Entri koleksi
/---

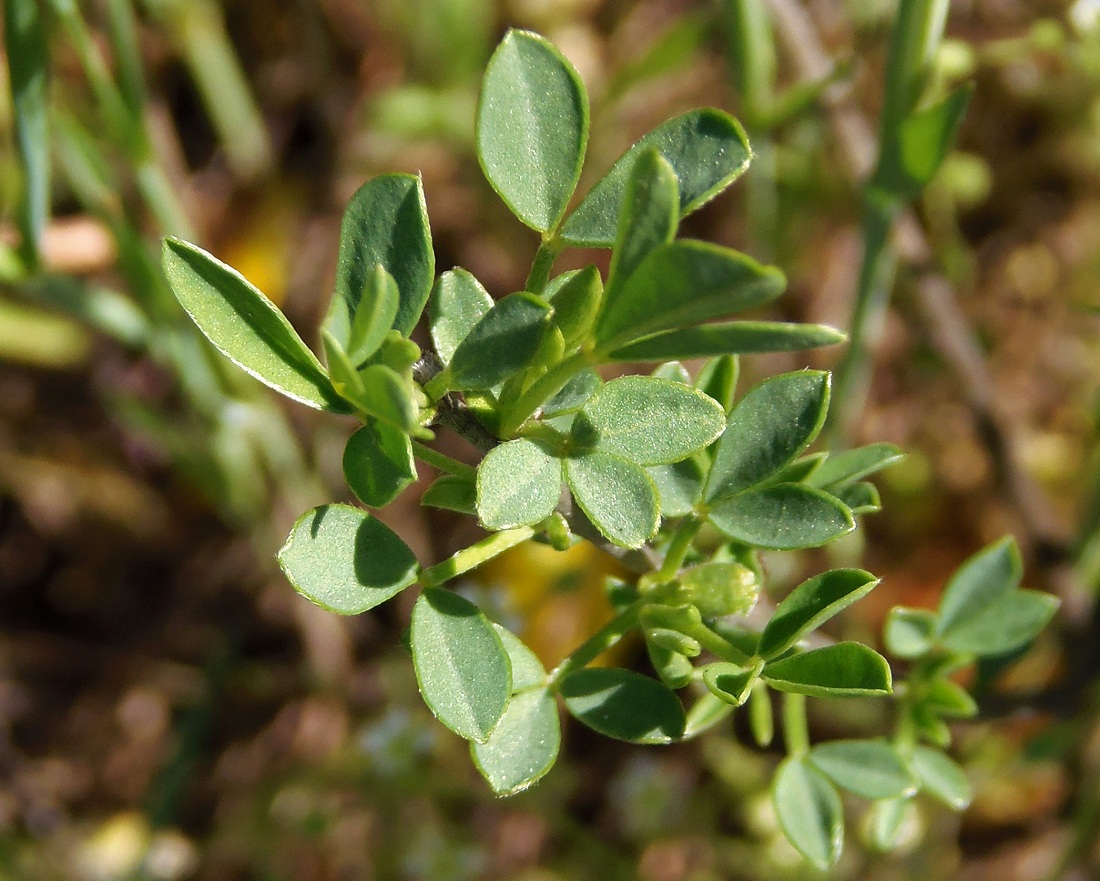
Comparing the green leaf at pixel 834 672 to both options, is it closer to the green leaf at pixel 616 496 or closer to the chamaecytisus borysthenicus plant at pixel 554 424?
the chamaecytisus borysthenicus plant at pixel 554 424

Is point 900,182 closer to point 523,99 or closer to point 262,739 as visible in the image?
point 523,99

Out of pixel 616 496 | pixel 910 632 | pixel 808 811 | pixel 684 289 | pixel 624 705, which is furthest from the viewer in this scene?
pixel 910 632

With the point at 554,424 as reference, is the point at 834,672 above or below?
below

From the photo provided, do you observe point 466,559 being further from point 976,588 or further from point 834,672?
point 976,588

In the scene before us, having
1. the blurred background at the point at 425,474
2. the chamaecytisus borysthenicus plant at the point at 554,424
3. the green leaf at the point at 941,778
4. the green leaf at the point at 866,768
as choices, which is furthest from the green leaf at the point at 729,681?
the blurred background at the point at 425,474

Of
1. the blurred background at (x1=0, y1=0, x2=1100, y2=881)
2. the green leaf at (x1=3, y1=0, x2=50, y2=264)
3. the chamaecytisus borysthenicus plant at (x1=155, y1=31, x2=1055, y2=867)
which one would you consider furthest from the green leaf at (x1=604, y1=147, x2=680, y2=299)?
the blurred background at (x1=0, y1=0, x2=1100, y2=881)

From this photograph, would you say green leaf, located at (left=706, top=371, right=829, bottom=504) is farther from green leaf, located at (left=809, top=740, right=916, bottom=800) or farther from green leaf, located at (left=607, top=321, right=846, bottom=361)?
green leaf, located at (left=809, top=740, right=916, bottom=800)

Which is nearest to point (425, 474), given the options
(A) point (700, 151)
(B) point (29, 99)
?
(B) point (29, 99)
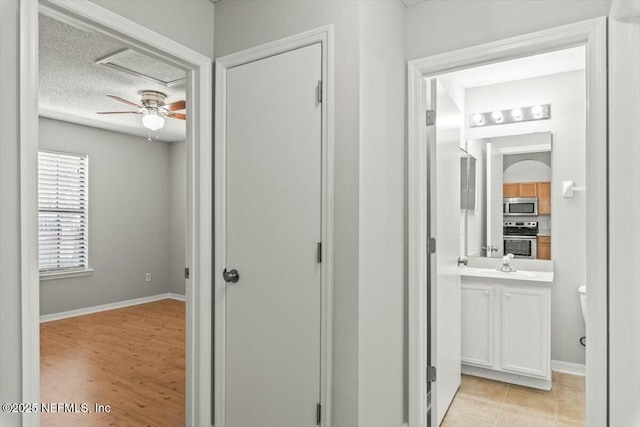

\---

Ubah seluruh baris pada daftar di atas menjadi larik JSON berisi string, satu string untuk setiap baris, tanpa baris kosong. Jangan sertakan gambar dalam jawaban.

== HASIL TUGAS ==
[
  "Comparing the green leaf at pixel 834 672 to both options, is it closer to the green leaf at pixel 616 496 or closer to the chamaecytisus borysthenicus plant at pixel 554 424?",
  "the chamaecytisus borysthenicus plant at pixel 554 424",
  "Is point 900,182 closer to point 523,99 or closer to point 262,739 as visible in the image?",
  "point 523,99",
  "Out of pixel 616 496 | pixel 910 632 | pixel 808 811 | pixel 684 289 | pixel 624 705, which is furthest from the viewer in this scene?",
  "pixel 910 632",
  "With the point at 554,424 as reference, is the point at 834,672 above or below?",
  "below",
  "From the photo provided, do you observe point 466,559 being further from point 976,588 or further from point 834,672?",
  "point 976,588",
  "In the scene before us, having",
  "1. the blurred background at the point at 425,474",
  "2. the chamaecytisus borysthenicus plant at the point at 554,424",
  "3. the green leaf at the point at 941,778",
  "4. the green leaf at the point at 866,768",
  "as choices, which is furthest from the green leaf at the point at 729,681?",
  "the blurred background at the point at 425,474",
  "Of",
  "1. the blurred background at (x1=0, y1=0, x2=1100, y2=881)",
  "2. the green leaf at (x1=3, y1=0, x2=50, y2=264)",
  "3. the chamaecytisus borysthenicus plant at (x1=155, y1=31, x2=1055, y2=867)",
  "which one would you consider furthest from the green leaf at (x1=604, y1=147, x2=680, y2=299)?",
  "the blurred background at (x1=0, y1=0, x2=1100, y2=881)",
  "From this photograph, would you say green leaf, located at (left=706, top=371, right=829, bottom=504) is farther from green leaf, located at (left=809, top=740, right=916, bottom=800) or farther from green leaf, located at (left=607, top=321, right=846, bottom=361)?",
  "green leaf, located at (left=809, top=740, right=916, bottom=800)",
  "Which is nearest to point (425, 474), given the options",
  "(A) point (700, 151)",
  "(B) point (29, 99)",
  "?",
  "(B) point (29, 99)"
]